Add a .list.apply() expression
Opened this issue · 1 comments
MisterKloudy commented
Would apply a function on each element in the list
Example:
df = daft.from_pydict({"a": [["HeLLo WoRlD", "Hi", "WelCoMe"], ["tO", "a New WoRlD"]]})
df.with_column("b", col("a").list.apply(element().str.lower())).select("b").show()
Expected output:
╭─────────────╮
│ b │
│ --- │
│ List[Struct[value: Utf8, count: Int32]] │
╞═════════════╡
│ [["hello world", "hi", "welcome"]] │
├╌╌╌╌╌╌╌╌╌╌╌╌╌┤
│ ["to", "a new world"] │
╰─────────────╯
(Showing first 2 of 2 rows)
jaychia commented
Two APIs come to mind for me:
col("a").list.apply(daft.element().str.lower())
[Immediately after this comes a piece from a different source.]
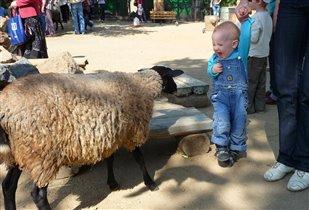 В зоопарке г.Челябинск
col("a").list.apply(lambda el: el.str.lower())
Also maybe we want to use a different name than apply
, since that's already how we do single-row UDFs? Other names that might be good:
- I think Polars uses
.eval
- Maybe
.list.map
? Since Python has the concept of mapping data.
I'm also in favor of throwing an error in the case of an aggregation expression being provided (e.g. .list.map(lambda x: x.sum())
). This makes the most sense maybe if paired with .list.map
since it has a strong connotation of preserving output cardinality...
@universalmind303 could you take this issue?